The Haitian cooperative members, all of whom learned best practices and techniques that can easily be replicated in Haiti, are now serving as the primary leaders for the Kreyòl Garden pilot project.

The excitement continues to grow as members begin sharing their knowledge with their respective communities. The return to a thriving agricultural presence in Duchity is well on its way.

Thursday, June 7, 2018

Helena is leading her family out of poverty

Helena, a mother living in Mollakanda, Bangladesh, embodies the resourcefulness found in people who have learned to survive in abject poverty. That same resourcefulness, when supported with a little help, transforms families and communities.

Helena knew her family was in trouble and she needed to come up with a solution. Her work as a day laborer paid close to nothing. Shahabuddin, her husband, was struggling as well. Between the two of them they were not earning enough income to send their children to school and could barely afford food for their family. Their home, a shack that leaked incessantly even in the lightest rainfall, was damp, cramped and unsafe.

Helena came up with a solution. She would open a small store to earn the income her family needed.

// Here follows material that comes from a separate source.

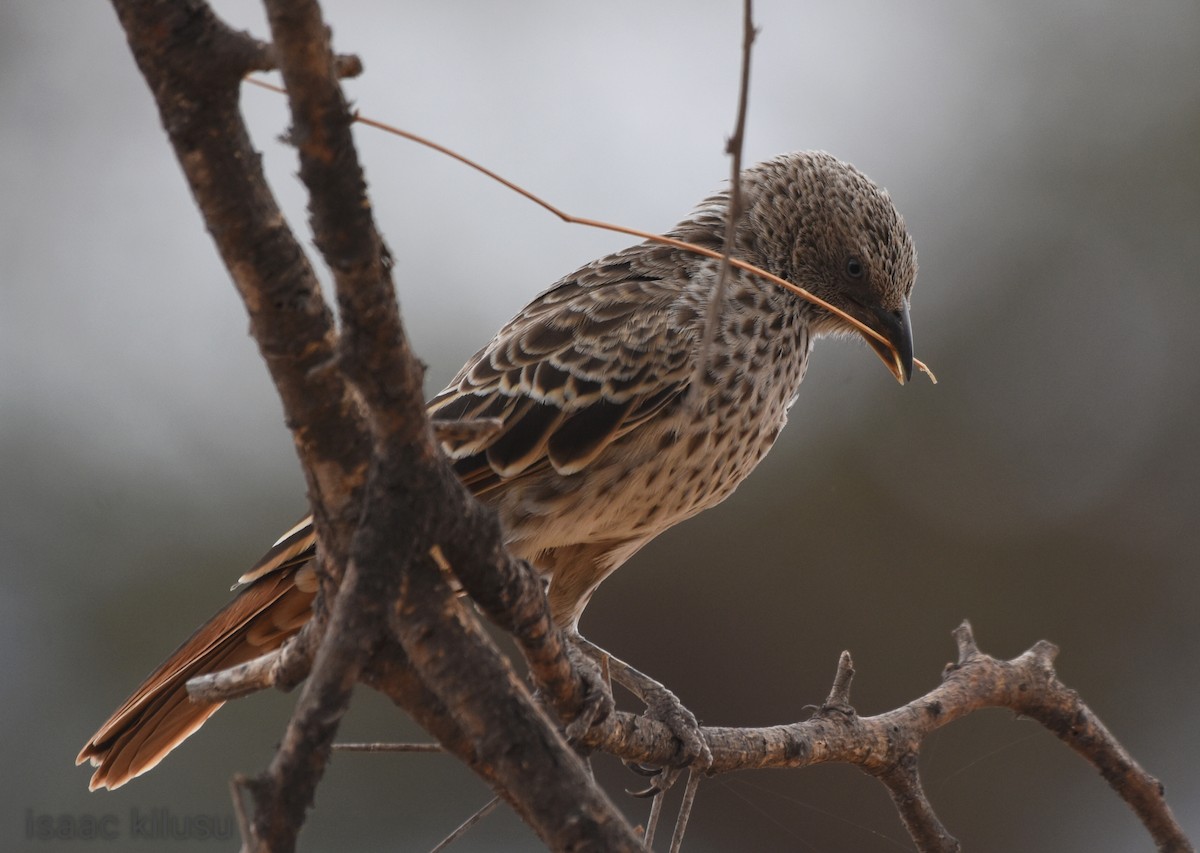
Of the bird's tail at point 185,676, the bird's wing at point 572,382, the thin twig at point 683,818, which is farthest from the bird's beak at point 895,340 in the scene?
the bird's tail at point 185,676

Helena received training in basic business skills and learned about the inner workings of the market that served her community. With this new knowledge Helena opened her small store, carefully tracking the products that sold best at the market and investing in the more profitable or popular items. Helena’s efforts paid off and soon she was earning between $45 to $55 per month, significantly more than she or her husband had ever earned.

A portion of the earnings was used to start a small garden to grow vegetables for sale at her store. Another portion was set aside as savings which were eventually used to purchase two sheep. The plan is to sell the sheep at a profit and then purchase a cow.

Shahabuddin helps Helena with sales. With the income they earn they are able to feed their children three healthy meals per day, send them to school, and buy medications when they are sick.

In addition to the initial training, Helena and her family received a new home and latrine which has enabled the family to live a healthier life.

“I am very grateful for the unconditional support. It has changed our lives,” says Helena. Without this support, Helena and her family had no hope of transforming their lives.

Today, Helena and Shahabuddin are the parents they always wanted to be and are also helping others in their community break free from the cycle of poverty.